Beginning with the first line of the data below, set down each line exactly through the line that contains "United States, site archbold_FL-17.".

Source records below:

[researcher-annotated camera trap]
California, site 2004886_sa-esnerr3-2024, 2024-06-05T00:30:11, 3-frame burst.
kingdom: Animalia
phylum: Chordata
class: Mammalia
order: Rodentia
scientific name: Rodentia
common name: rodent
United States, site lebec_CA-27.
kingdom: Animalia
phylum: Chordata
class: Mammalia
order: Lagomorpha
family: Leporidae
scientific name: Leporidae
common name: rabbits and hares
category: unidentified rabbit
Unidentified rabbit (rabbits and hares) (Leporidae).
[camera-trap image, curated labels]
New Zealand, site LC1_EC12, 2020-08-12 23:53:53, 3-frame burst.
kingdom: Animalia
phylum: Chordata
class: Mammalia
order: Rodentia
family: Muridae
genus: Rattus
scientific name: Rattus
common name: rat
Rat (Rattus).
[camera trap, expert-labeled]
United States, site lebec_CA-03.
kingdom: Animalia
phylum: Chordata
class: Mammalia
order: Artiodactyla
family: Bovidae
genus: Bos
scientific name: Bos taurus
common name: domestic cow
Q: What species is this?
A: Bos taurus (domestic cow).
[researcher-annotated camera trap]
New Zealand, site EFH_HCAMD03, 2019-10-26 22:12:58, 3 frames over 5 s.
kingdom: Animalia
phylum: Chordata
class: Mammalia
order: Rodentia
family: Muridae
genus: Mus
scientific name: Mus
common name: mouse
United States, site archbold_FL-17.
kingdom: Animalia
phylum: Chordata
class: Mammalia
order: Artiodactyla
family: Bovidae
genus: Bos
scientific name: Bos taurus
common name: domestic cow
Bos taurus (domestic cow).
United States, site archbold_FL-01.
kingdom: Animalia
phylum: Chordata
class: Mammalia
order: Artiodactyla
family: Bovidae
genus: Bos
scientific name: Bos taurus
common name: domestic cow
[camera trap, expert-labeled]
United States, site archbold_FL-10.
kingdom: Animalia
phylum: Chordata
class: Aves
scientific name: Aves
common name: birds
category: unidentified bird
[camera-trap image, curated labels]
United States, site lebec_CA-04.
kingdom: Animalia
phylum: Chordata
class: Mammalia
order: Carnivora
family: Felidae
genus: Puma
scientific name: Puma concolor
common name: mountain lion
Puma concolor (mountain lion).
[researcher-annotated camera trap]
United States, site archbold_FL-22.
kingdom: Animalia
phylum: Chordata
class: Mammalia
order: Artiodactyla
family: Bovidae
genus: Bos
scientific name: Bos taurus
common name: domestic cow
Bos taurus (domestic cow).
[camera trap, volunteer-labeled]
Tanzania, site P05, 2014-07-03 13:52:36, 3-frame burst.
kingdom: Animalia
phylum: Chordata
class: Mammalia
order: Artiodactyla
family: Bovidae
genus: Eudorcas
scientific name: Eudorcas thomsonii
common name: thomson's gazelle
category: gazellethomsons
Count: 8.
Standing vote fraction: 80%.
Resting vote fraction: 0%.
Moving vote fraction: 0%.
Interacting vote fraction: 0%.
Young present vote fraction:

End of Source records.

Result of the task:
[researcher-annotated camera trap]
California, site 2004886_sa-esnerr3-2024, 2024-06-05T00:30:11, 3-frame burst.
kingdom: Animalia
phylum: Chordata
class: Mammalia
order: Rodentia
scientific name: Rodentia
common name: rodent
United States, site lebec_CA-27.
kingdom: Animalia
phylum: Chordata
class: Mammalia
order: Lagomorpha
family: Leporidae
scientific name: Leporidae
common name: rabbits and hares
category: unidentified rabbit
Unidentified rabbit (rabbits and hares) (Leporidae).
[camera-trap image, curated labels]
New Zealand, site LC1_EC12, 2020-08-12 23:53:53, 3-frame burst.
kingdom: Animalia
phylum: Chordata
class: Mammalia
order: Rodentia
family: Muridae
genus: Rattus
scientific name: Rattus
common name: rat
Rat (Rattus).
[camera trap, expert-labeled]
United States, site lebec_CA-03.
kingdom: Animalia
phylum: Chordata
class: Mammalia
order: Artiodactyla
family: Bovidae
genus: Bos
scientific name: Bos taurus
common name: domestic cow
Q: What species is this?
A: Bos taurus (domestic cow).
[researcher-annotated camera trap]
New Zealand, site EFH_HCAMD03, 2019-10-26 22:12:58, 3 frames over 5 s.
kingdom: Animalia
phylum: Chordata
class: Mammalia
order: Rodentia
family: Muridae
genus: Mus
scientific name: Mus
common name: mouse
United States, site archbold_FL-17.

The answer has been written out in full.